Authors: Anne Rice
¿Qué había visto al dejar la taza en la mesa? ¿Se había movido la momia a la luz del sol?
Imposible. Súbitamente un ardor insoportable en la garganta borró cualquier otra sensación.
Era como si su garganta se estuviera cerrando. No podía respirar ni hablar.
Intentó levantarse. Miró a Henry, y de repente le llegó el olor de la taza, que todavía sostenía con mano temblorosa: almendras amargas. Era el veneno. La taza resbaló de su mano; oyó lejanamente el golpe de la porcelana contra el suelo de piedra.
—¡Por el amor de Dios! ¡Canalla...! —Sintió que caía con las manos extendidas hacia su sobrino, pálido y sombrío, que lo miraba con indiferencia como si aquello no estuviera sucediendo, como si no estuviera muriéndose.
Su cuerpo se convulsionó y se retorció violentamente; lo último que vio mientras caía fue a la momia, iluminada por el sol; lo último que sintió fue el suelo arenoso bajo su rostro ardiendo.
Durante un momento que pareció interminable, Henry Stratford permaneció inmóvil. Miraba el cuerpo de su tío como si no comprendiera lo que veía. Aquello había sido obra de otra persona. Era otro el que había roto la gruesa membrana de frustración y había puesto en marcha aquel horrendo plan. No había sido él el que había introducido la cucharilla de plata en la redoma de veneno y lo había vertido en el café de Lawrence.
Nada se movía bajo la luz polvorienta del sol. Las minúsculas partículas parecían suspendidas en el aire caliente. Sólo se oía un ligero ruido en la cámara; algo como el latido de un corazón.
Imaginaciones. Tenía que acabar con lo que había desencadenado. Tenía que hacer que sus manos dejaran de temblar; tenía que impedir que sus labios dejaran escapar el grito. Pero estaba allí, un grito que, una vez liberado, no acabaría nunca.
«Lo he matado. Lo he envenenado.
»Y el tremendo e inamovible obstáculo que entorpecía mi plan ha desaparecido.»
Se inclinó y buscó el pulso en su muñeca. Sí, estaba muerto. Henry se incorporó mientras luchaba contra una náusea incontenible y sacó varios papeles del maletín. Mojó en tinta la pluma de su tío y escribió el nombre de Lawrence Stratford pulcra y rápidamente, como había hecho otras veces en documentos de poca importancia.
Le temblaba la mano con violencia, pero así era mejor, ya que su tío tenía un temblor parecido. Y sobre los documentos las firmas parecían auténticas.

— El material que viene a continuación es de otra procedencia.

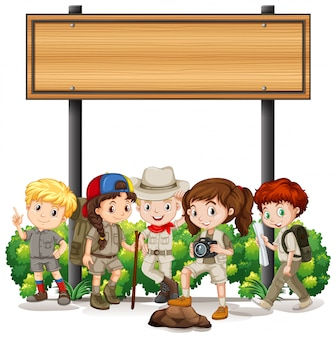 Baner z dziećmi pod drewnianym znakiem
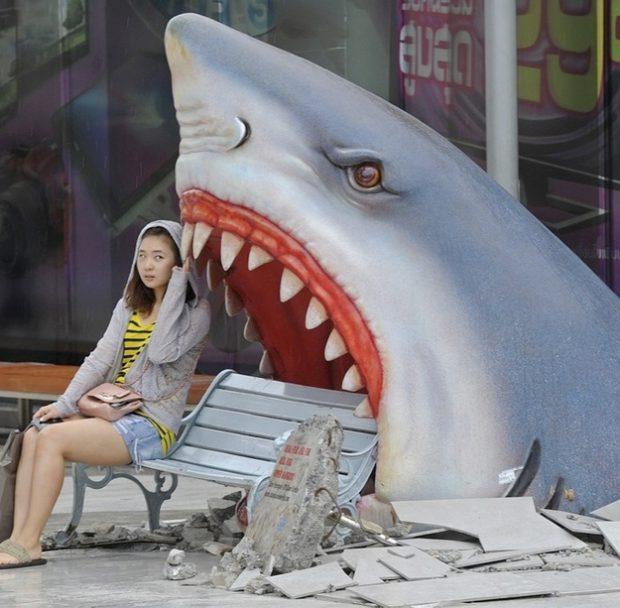 Un enorme tiburón comiéndose un banco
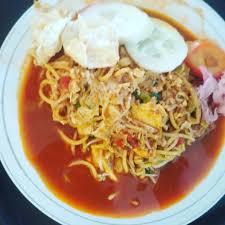 Mie aceh tumis ini adalah jenis mie yang paling sering dihidangkan pada saat anda memesan mie di aceh. Mie Aceh Goreng Visitbandaaceh Com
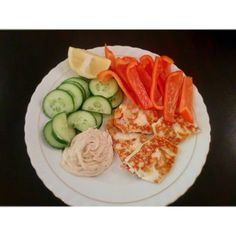 Too easy and so delicious! Halloumi, hummus, vegetables and squeeze of lemon YUM!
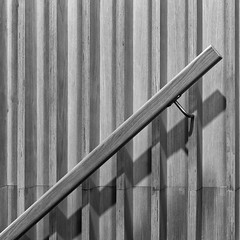 Simplicity (devos.ch312) Tags: lines shadows playoflines playofshadows balustrade railing wood woodjoinery aluminum archtecture detail minimalism diagonal textures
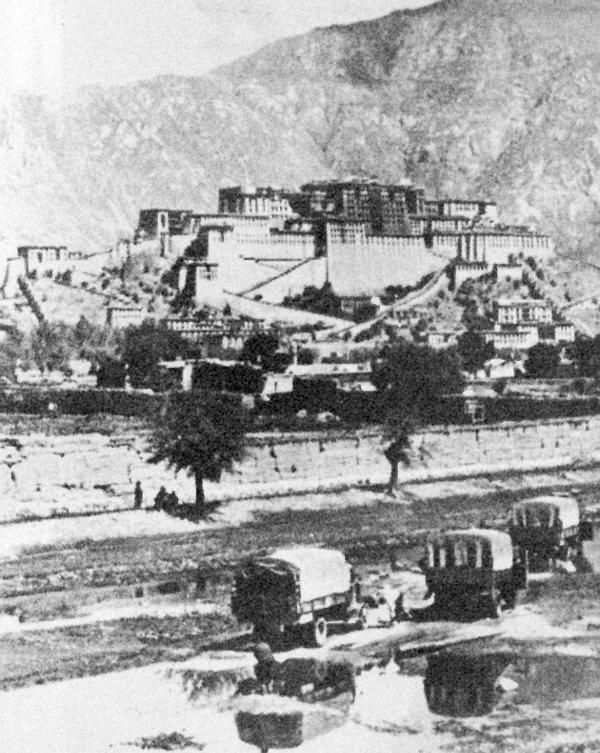 Megérkezés Lhasszába. Háttérben a dalai láma palotája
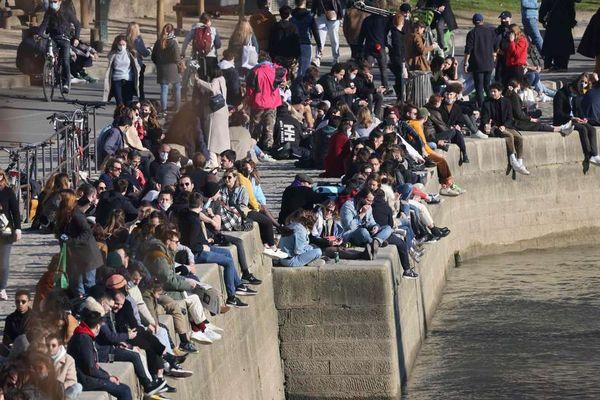 Foule sur une partie des quais de Seine dimanche dernier, à Paris. Photo AFP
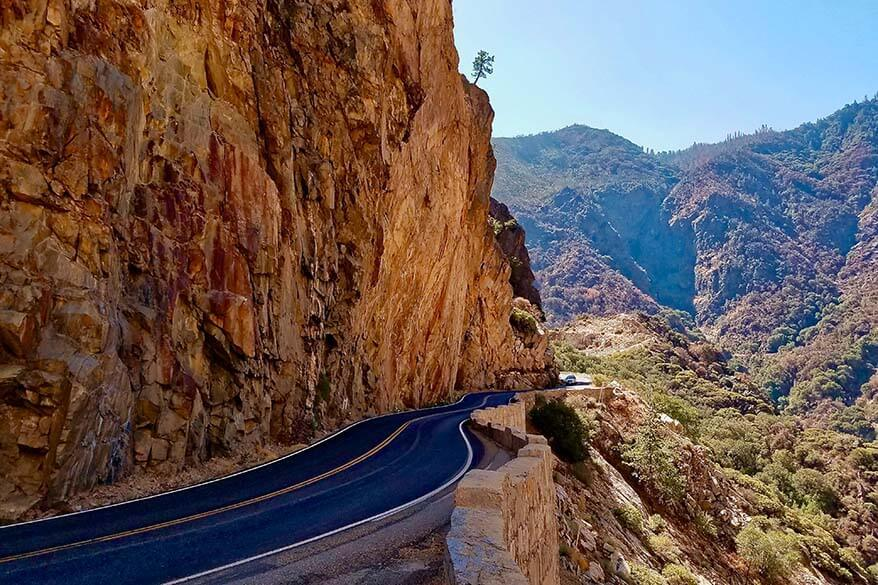Kings Canyon Scenic Byway in Kings Canyon National Park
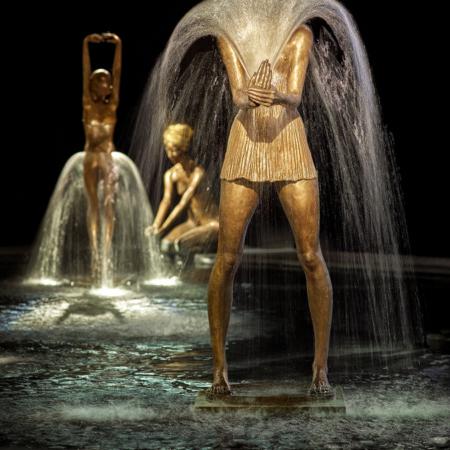 Rzeźba fontanna z brązu Frau mit Faecher Małgorzata Chodakowska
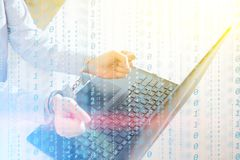 Ο προγραμματιστής χάκερ κοιτάζει στην οθόνη και γράφει τις πληροφορίες αμυχών κώδικα προγράμματος και τον απολογισμό χρηστών στοκ φωτογραφίες με δικαίωμα ελεύθερης χρήσης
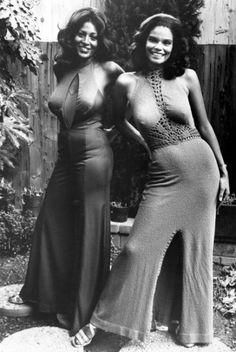 Pam Grier and Juanita Brown in Foxy Brown, 1974 Black Celebrities, Celebs, Foxy Brown Pam Grier, Pam Grier 70s, Rare Historical Photos, Mode Vintage, Vintage Photographs, Vintage Photos Women, Vintage Girls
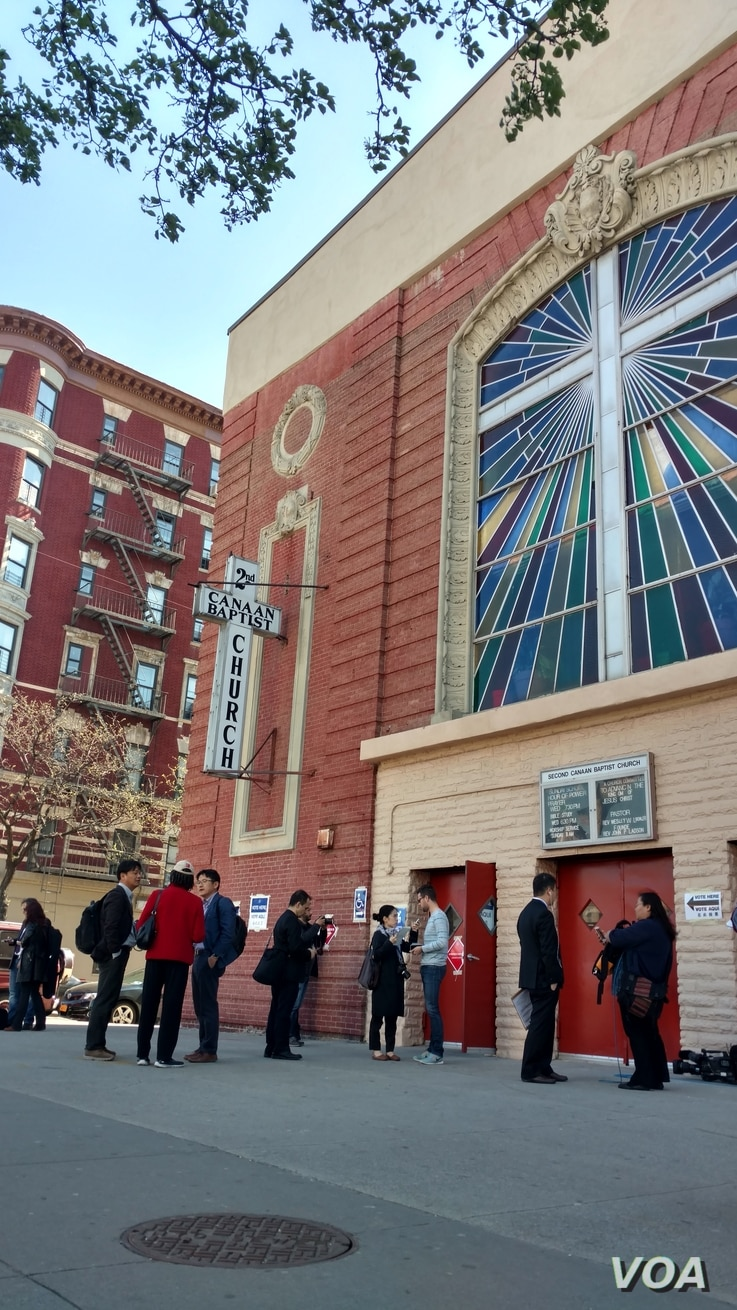 Voters line up outside a voting center at the 2nd Canaan Baptist Church in South Central Harlem, New York, April 19, 2016.  (T. Trinh / VOA)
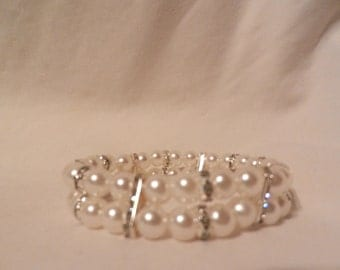 Charming  Beads Stretch Faux Pearl  Rhinestones Sparkle  Bracelet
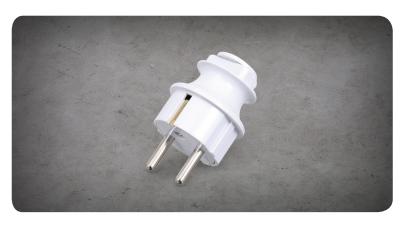 Linear Grounded Plug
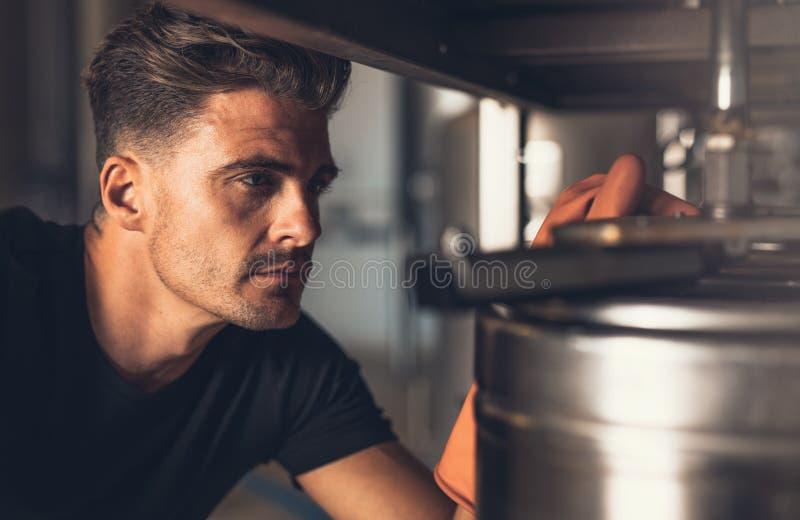 Męski piwowar pracuje przy browarem zdjęcie stock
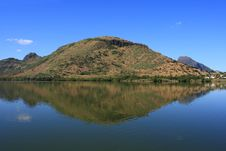 Free Mountain Reflecting In Fresh Water Lake, Mauritius Royalty Free Stock Photo - 28757015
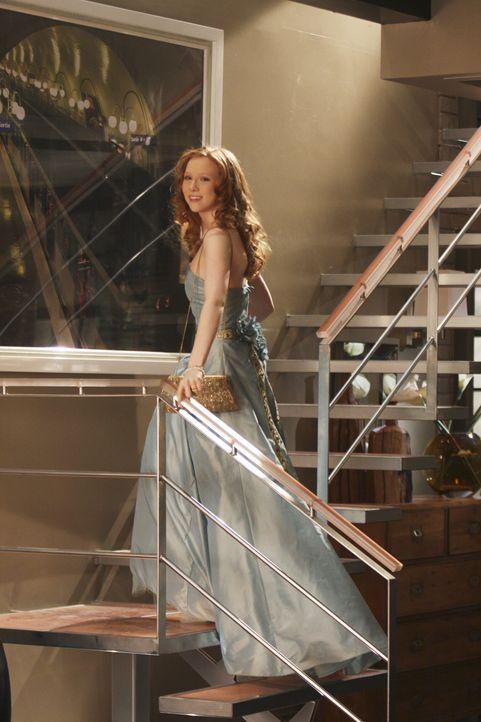 Die frisch verliebte Alexis (Molly C. Quinn) hat sich für den Junior-Senior-Abschlussball ihres Freundes hübsch gemacht. - Bildquelle: ABC Studios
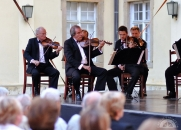Varga Gábor (klarinét) és a Liszt Ferenc Kamarazenekar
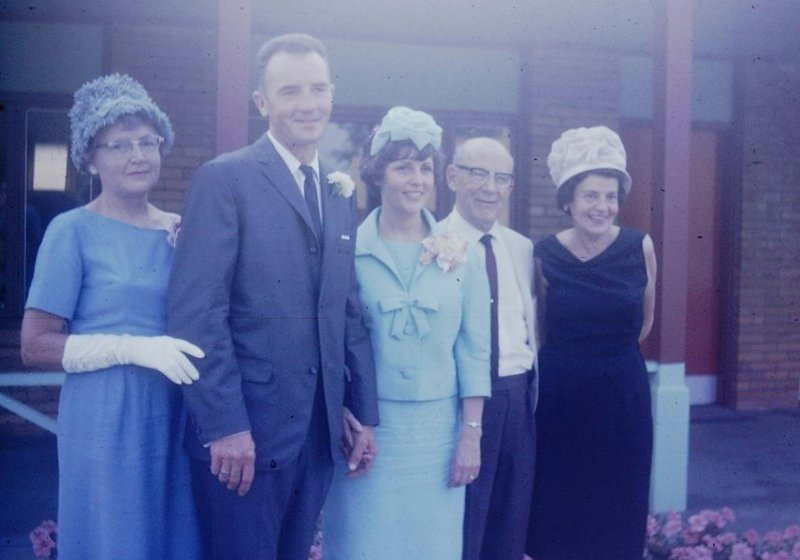 mom and dad wedding day family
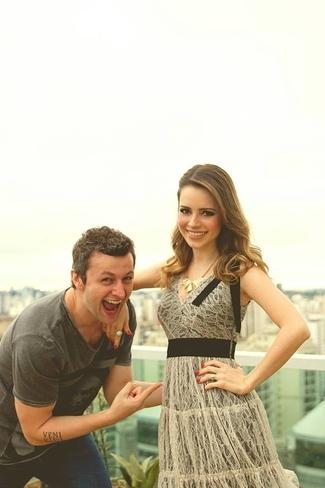 Grávida, Sandy recebe muito carinho do marido Lucas Lima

Dejó la pluma sobre el escritorio y cerró los ojos un momento, intentando tranquilizarse, intentando no pensar. Lo hecho, hecho estaba.
De repente los pensamientos más disparatados cruzaron su mente. ¿Cómo podía volverse atrás? No había sido más que un impulso. Podía hacer volver atrás el tiempo, y su tío estaría vivo. ¡Aquello no podía haber sucedido! Veneno..., café..., Lawrence muerto...
Y entonces un recuerdo acudió a su mente, un recuerdo, puro, tranquilo y agradable del día en que había nacido su prima Julie, veintiún años atrás: su tío y él sentados en el salón; su tío Lawrence, a quien amaba más que a su padre.
—Quiero que sepas que siempre serás mi sobrino, mi amado sobrino...
Dios santo, ¿estaba perdiendo la cabeza? Durante un momento ni siquiera supo dónde estaba. Podría haber jurado que había alguien con él en la sala. ¿Quién podía ser?
Aquel ser que reposaba en el sarcófago. «No lo mires: es un testigo. Tienes que acabar lo que tienes entre manos.
»Los papeles están firmados; las acciones pueden venderse; y ahora hay una poderosa razón para que Julie se case con ese estúpido de Alex Savarell. Y para que mi padre tome en sus manos las riendas de Stratford Shipping.
»Sí. Sí. ¿Pero ahora qué hay que hacer?» Volvió a mirar la mesa: todo estaba allí. Y
aquellas seis relucientes monedas de oro con la efigie de Cleopatra. Sí, coger una. La deslizó en su bolsillo con rapidez, sonrojándose un tanto. Sí, aquella moneda debía de valer una fortuna. Y podría ocultarla en una pitillera; era fácil de ocultar. Muy bien.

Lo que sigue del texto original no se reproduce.